Task requirements:
1 - Reproduce the Xen bug thread word for word, everything from "Comment 16 Chris" down to "I'm still investigating.".
2 - In the Xen bug thread, which page_nr does the guest ask to change protections on?
3 - Rewrite more briefly the paragraph of the Xen bug thread that begins "The reason that the hypercall is failing," keeping its main facts.

Xensource 3.2.0 HV + F-10 2.6.27 pv-ops guest - good (according to markmc)

Xensource 3.3.0 HV + F-9 2.6.25 pv-ops guest - good
Xensource 3.3.0 HV + F-10 2.6.27 pv-ops guest - crash
Xensource 3.3.0 HV + 2.6.27 pv-ops (Linus' tree) guest - crash

So that last combination has no Redhat patches at all; only upstream Xensource HV and 2.6.27-rc3 LKML pv-ops kernel.

Chris Lalancette

Comment 16 Chris Lalancette 2008-09-01 13:00:22 UTC
Just as a quick update on this:

The reason that the hypercall is failing is because the MFN that the guest is passing down to the hypervisor is completely bogus.  After adding some debugging, I found that the guest is asking to change protections on page_nr 7fffffff, whereas this machine only has max_page of 400000 (16GB).  What I don't quite understand about that, however, is why 3.2 would work; maybe it is missing a check that both 3.3 and the RHEL-5 HV have.  I'm still investigating.

Chris Lalancette

Comment 17 Chris Lalancette 2008-09-01 15:34:16 UTC
Ah, now I'm getting somewhere.  This bug is memory dependent.  I'm now trying to boot the 2.6.27 kernel with various amounts of memory, and I get different behaviour.

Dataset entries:

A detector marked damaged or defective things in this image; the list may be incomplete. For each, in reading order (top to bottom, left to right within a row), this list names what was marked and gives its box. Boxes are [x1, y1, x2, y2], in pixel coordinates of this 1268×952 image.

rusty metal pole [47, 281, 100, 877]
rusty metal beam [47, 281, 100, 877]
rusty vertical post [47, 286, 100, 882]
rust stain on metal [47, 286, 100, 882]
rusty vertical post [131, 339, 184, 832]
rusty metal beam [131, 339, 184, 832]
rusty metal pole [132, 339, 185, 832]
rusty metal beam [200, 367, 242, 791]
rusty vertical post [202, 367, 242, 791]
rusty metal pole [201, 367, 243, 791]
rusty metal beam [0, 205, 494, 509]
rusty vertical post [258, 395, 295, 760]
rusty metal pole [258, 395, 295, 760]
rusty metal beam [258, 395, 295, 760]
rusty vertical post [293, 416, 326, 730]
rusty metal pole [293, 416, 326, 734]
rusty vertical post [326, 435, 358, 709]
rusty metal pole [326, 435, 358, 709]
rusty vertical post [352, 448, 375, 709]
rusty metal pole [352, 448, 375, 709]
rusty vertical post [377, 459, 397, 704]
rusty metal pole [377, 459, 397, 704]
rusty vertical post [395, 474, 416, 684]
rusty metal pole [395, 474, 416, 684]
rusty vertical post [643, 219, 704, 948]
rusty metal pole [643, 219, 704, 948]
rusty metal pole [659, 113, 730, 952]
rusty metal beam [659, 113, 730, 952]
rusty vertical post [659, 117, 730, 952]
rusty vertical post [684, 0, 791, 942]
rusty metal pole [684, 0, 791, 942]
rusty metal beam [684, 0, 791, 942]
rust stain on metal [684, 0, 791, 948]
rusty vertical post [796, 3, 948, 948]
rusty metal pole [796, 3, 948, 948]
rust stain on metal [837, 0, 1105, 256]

Answers by task:
1 -
Comment 16 Chris Lalancette 2008-09-01 13:00:22 UTC
Just as a quick update on this:

The reason that the hypercall is failing is because the MFN that the guest is passing down to the hypervisor is completely bogus.  After adding some debugging, I found that the guest is asking to change protections on page_nr 7fffffff, whereas this machine only has max_page of 400000 (16GB).  What I don't quite understand about that, however, is why 3.2 would work; maybe it is missing a check that both 3.3 and the RHEL-5 HV have.  I'm still investigating.

2 - page_nr 7fffffff

3 - The hypercall fails because the guest passes a bogus MFN to the hypervisor. Debugging showed the guest asking to change protections on page_nr 7fffffff, though the machine's max_page is only 400000 (16GB). It is unclear why 3.2 works. It may lack a check present in 3.3 and the RHEL-5 HV. The investigation continues.